I see her everywhere. I see her in windows, glass doors, water, mirrors; I see her in my reflection. Memories of our childhood haunt me every time I get a glimpse of my face, a face almost indistinguishable from hers. We used to share everything, Kara and I, but now that our connection has been severed, I feel lost, faceless. Kara was always a better version of me: extroverted whilst I was introverted, confident whilst I was shy, popular whilst I was unpopular, intelligent whilst I was average. Yet we were inseparable as children. Sometimes we could just look at each other and know exactly what the other was thinking - a telepathic connection wired by our matching genes.
When I was in primary school I accidently threw a ball through a classroom window, shattering the glass and nearly breaking a teacher’s nose. The classmates who had witnessed it ran to tell on me, whilst I ran crying to the bathroom. Kara found me there, and as I explained the situation, her face lit up. “Give me your jacket and skirt,” she ordered. I did as she said, accepting the clothes she shoved at me in exchange. When we had dressed, I followed her, bewildered, to the teacher. “It was me, miss. I’m really sorry,” she said, staring levelly, as always, in the face of authority. As she was ushered to the headteacher’s office, she turned around and flashed a ‘thank me later’ smile before turning the corner.
I used to feel both inexplicably lucky and cursed for being Kara’s twin. When we were alone, we treated each other as equals, sharing secrets and playing games that no one else understood. But at school it was different – she was with the popular group whilst I had only two close friends. She often ignored me at school, passing by me at lunch without even a wave. It wasn’t particularly important that I was her twin, but when people realised that she was mine, their eyes would widen in awe and confusion that someone as remarkable as her was related to someone as unremarkable as me.
One day, when I was fifteen, a new student joined our school, arriving in the middle of a maths class. “Do you mind if I sit here?” she asked, motioning to the chair next to mine.
“Sure,” I smiled, moving my bag and shifting over. She leaned over to look at my book, and having seen my name, paused and said “Oh, you’re Kara’s sister,” with a wistful look in her eye. Rage raced through my veins and it took all my strength to supress the urge to scream and cry at the same time. The girl cocked her head in confusion. “Aren’t you?” Before I knew what I was doing, I had slapped her hard across the face and was running out of the classroom. I climbed over the school gates and ran all the way home, sobbing. I can still remember the icy pain in my lungs from running in the early winter air, and the strange feeling of freedom from crying publicly, unashamed.

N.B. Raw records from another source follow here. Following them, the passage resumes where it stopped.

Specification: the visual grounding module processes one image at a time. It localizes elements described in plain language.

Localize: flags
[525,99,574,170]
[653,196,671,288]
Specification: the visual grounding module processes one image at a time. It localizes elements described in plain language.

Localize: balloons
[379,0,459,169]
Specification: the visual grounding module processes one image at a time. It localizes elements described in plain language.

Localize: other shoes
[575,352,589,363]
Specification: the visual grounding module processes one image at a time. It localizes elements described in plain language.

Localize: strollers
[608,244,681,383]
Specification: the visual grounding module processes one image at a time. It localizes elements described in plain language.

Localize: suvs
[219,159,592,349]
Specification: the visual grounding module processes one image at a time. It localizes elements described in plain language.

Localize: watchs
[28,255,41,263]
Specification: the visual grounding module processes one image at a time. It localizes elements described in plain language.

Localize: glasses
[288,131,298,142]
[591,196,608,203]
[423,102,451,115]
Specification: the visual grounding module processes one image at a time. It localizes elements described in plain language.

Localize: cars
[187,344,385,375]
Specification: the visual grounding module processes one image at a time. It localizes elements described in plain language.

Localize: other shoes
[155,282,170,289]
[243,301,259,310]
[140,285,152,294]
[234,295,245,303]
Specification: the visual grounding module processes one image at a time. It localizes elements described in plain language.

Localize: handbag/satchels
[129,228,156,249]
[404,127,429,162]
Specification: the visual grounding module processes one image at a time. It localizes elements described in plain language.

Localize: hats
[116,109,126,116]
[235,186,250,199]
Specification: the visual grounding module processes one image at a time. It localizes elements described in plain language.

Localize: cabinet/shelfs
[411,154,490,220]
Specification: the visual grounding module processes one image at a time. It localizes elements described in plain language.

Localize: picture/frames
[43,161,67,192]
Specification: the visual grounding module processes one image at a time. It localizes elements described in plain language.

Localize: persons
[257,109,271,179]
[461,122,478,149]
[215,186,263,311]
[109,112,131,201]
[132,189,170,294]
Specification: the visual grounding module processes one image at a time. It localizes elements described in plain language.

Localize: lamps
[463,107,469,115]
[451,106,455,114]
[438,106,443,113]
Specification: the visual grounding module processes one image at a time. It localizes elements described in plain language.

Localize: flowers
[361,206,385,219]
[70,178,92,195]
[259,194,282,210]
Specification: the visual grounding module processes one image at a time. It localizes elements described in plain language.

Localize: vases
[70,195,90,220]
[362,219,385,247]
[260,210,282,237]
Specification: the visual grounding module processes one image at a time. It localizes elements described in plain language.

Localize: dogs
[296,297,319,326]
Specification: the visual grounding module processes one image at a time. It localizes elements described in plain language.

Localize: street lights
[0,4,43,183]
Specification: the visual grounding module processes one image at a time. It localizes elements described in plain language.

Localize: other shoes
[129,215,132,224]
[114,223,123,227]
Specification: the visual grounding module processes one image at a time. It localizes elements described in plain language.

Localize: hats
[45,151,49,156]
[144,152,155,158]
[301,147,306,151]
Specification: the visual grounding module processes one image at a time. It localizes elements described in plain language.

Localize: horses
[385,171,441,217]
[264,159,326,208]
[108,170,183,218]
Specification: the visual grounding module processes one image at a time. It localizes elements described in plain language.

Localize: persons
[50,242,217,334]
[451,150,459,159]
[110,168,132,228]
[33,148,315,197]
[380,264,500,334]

I will always be ‘Kara’s twin’. Over the years I’ve started to resent her for this, blaming her for my lack of identity. That’s why I started to separate myself from her, blocking her out of my life. I dyed my hair, began acting differently – I even contemplated getting a tattoo. But still I see her in myself; her ghostly image follows me like a shadow. I used to cover all the mirrors at home, trying to free myself from her, but it didn’t work. That’s why I sought help, why I’m here now. She’s all I’ve ever known – I have always existed in the context of Kara, so who am I without her?